The initiative, called Operation Burnout, was “the largest recorded airlift of dangerous drugs for destruction,” the Air Force said in a news release Tuesday. The operation lasted from May 18 to May 20 and began at March Air Force Reserve Base in Riverside County, from where 50 tons of seized drugs were airlifted on a C-5M Super Galaxy aircraft to Wright-Patterson Air Force Base in Ohio.
The drugs, which included fentanyl, cocaine and methamphetamine, were then transported to a facility in Indiana for “final destruction,” the Air Force said.
Gerald Mapp, a senior adviser to the Defense Department’s Drug Enforcement Administration, said in a press release that the recent closure of large hazardous materials destruction facilities has left authorities with growing piles of seized drugs.
“We have to store these things as soon as we confiscate them in an approved warehouse, but new things are always coming in,” he said. “You have to look at fentanyl as a serious problem: one pill can kill you.”
Authorities said the C-5M Super Galaxy helped speed up the drug destruction process and also helped crews avoid ambushes, thefts and other logistical problems.
“If we had not partnered with the Air Force, we would have had to transport it across multiple states, which would have required tons of manpower and days,” Rashida Weathers-Hurst, chief of the DEA’s forensics division, said in a press release.
According to the Air Force website, the C-5M Super Galaxy is primarily used to transport cargo and personnel for the U.S. Department of Defense.
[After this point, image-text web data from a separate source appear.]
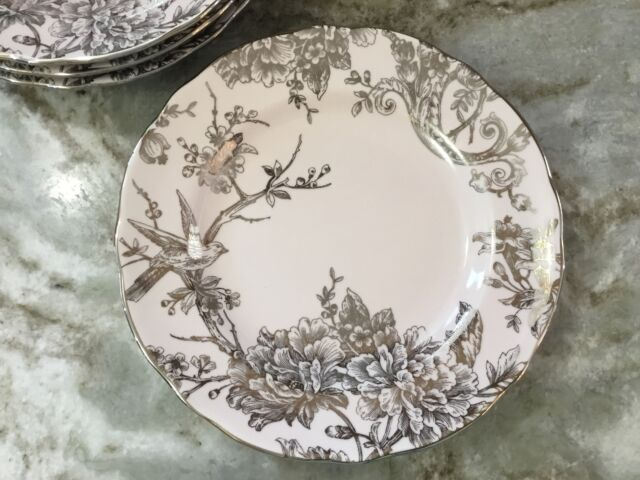 222 Fifth Adelaide Pink And Silver Salad Plates. Fine China. Set Of 4. New.
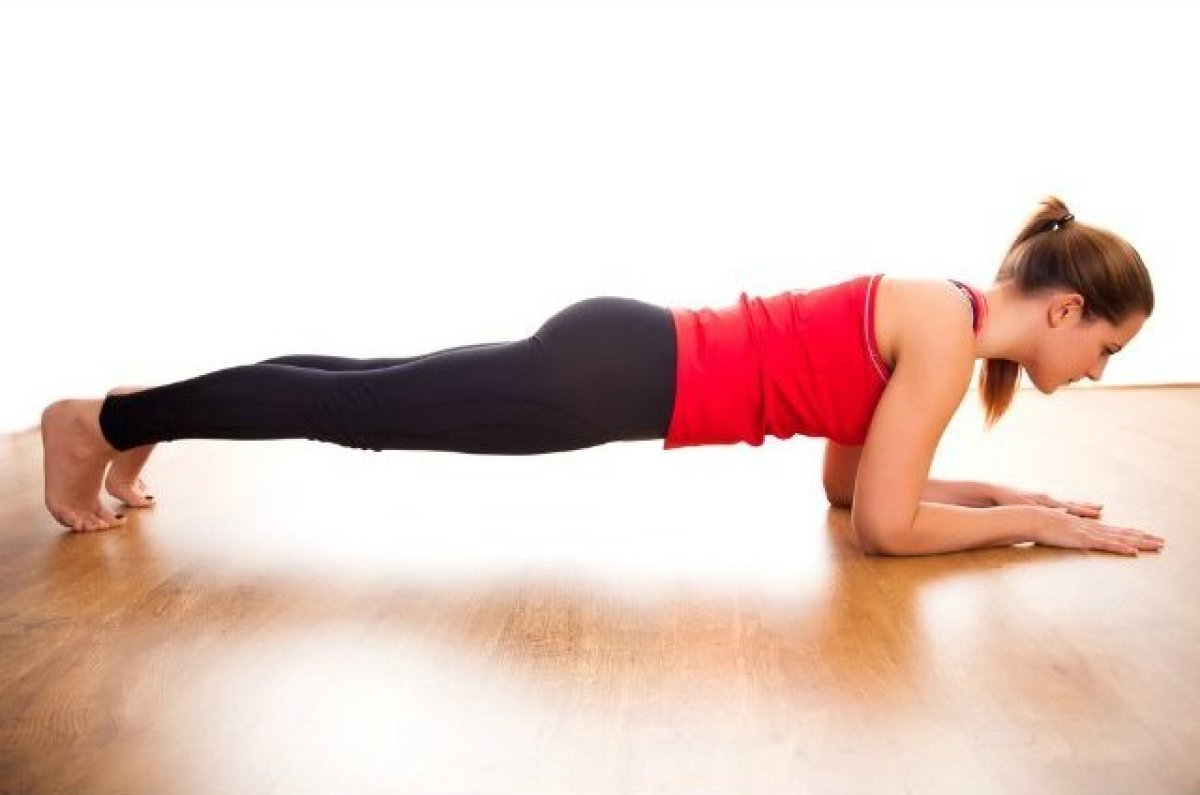 A top exercise for strengthening your core and back, planks come in many different forms—side planks, Chaturanga planks, exte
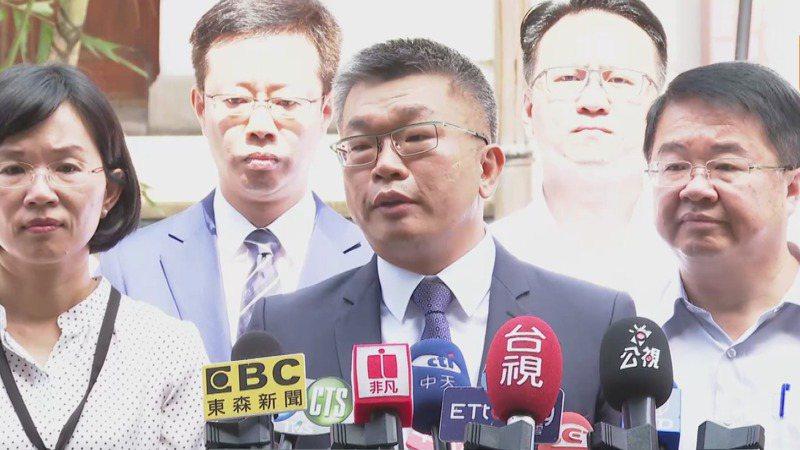 立法院副院長蔡其昌(中)表示,他相信林佳龍禁得起考驗。圖/聯合報系資料照片
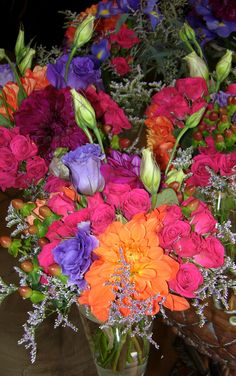 Fall 2012 wedding trends feature beautiful, rich jewel tones. Swan Island dahlias are my feature flower of choice for fall weddings. So gorgeous on their own or combined with roses, berries and lisianthus.
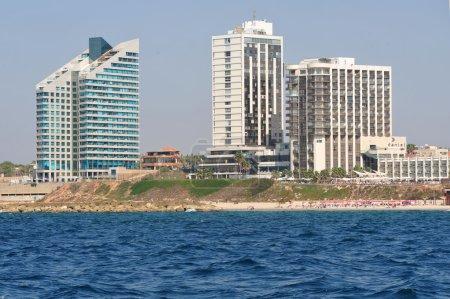 Photo pour Herzliya, isr-oct 06:hotels le long de la ligne d'horizon de herzliya pituah sur oct un de 06 2009.it des plus riches quartiers et accueil d'ambassadeurs, les diplomates étrangers et les hommes d'affaires israéliens. - image libre de droit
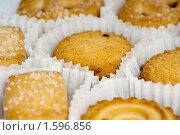 Купить «Печенье в коробке», фото № 1596856, снято 10 января 2010 г. (c) Черников Роман / Фотобанк Лори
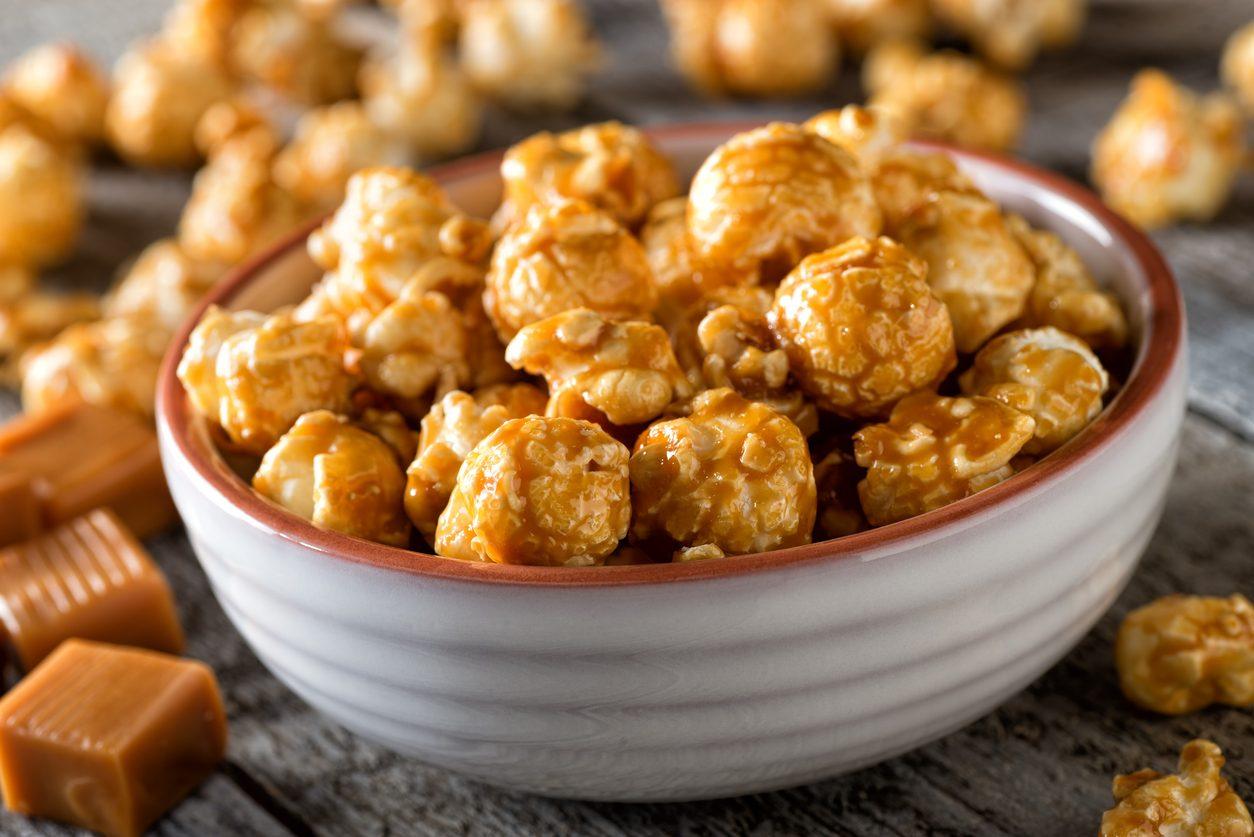 Pop corn al caramello: la ricetta per prepararlo buono come al cinema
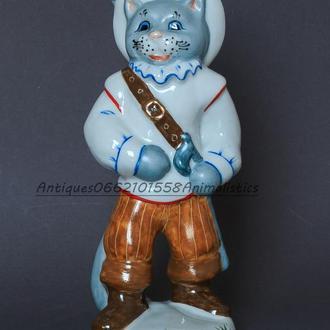 Фарфоровая статуэтка Кот в сапогах Коростень скульптор Д. А. Назаров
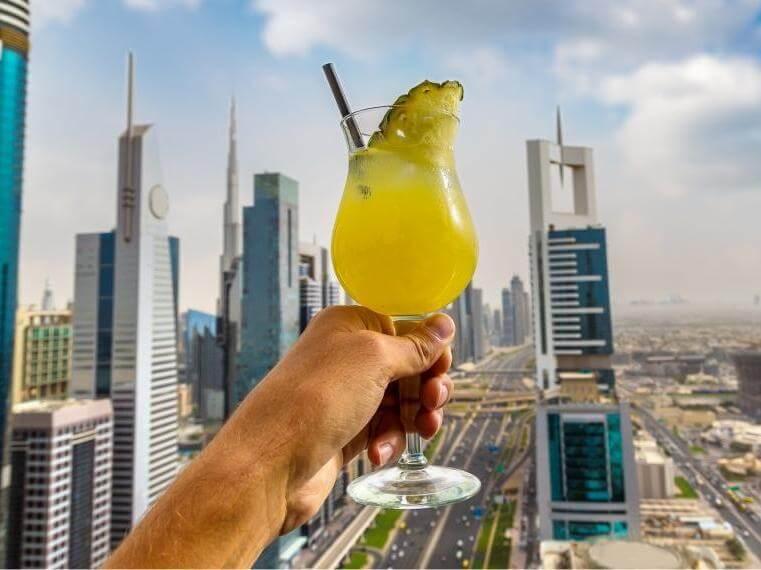 В Дубае туристам разрешили покупать алкоголь в магазинах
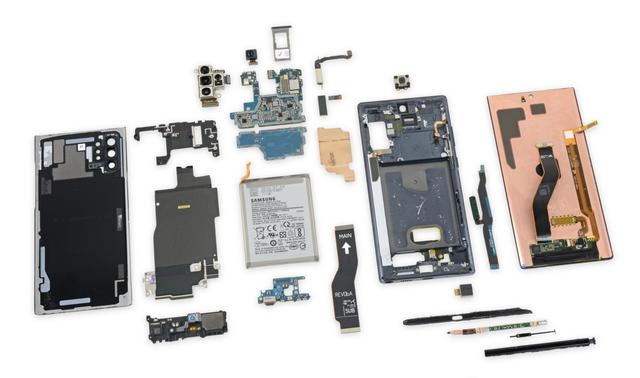 Galaxy Note10+ chơi khó người dùng vì nguy cơ vỡ kính khi tháo mở - Ảnh 1.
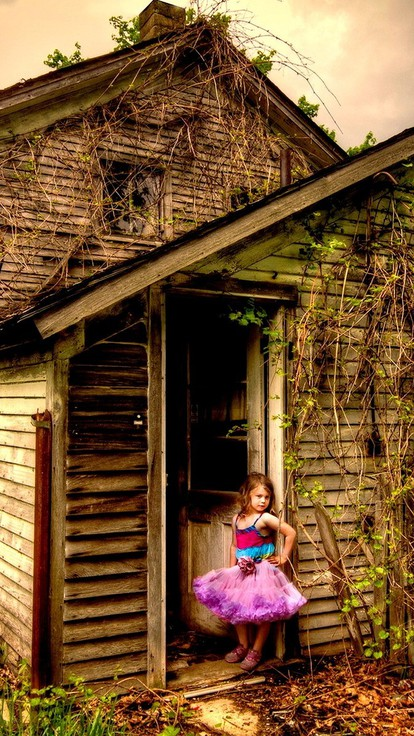 little girl in the abandoned house wallpaper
It has five sets of landing gear, 28 wheels and four engines, and can carry 281,001 pounds of cargo.
In California, authorities have been stepping up their crackdown on illegal drugs, especially fentanyl, in recent years. In March, California Gov. Gavin Newsom’s office announced that California Highway Patrol officers had seized 2,549 pounds of drugs over the past two years, including more than 50,110 grams of fentanyl.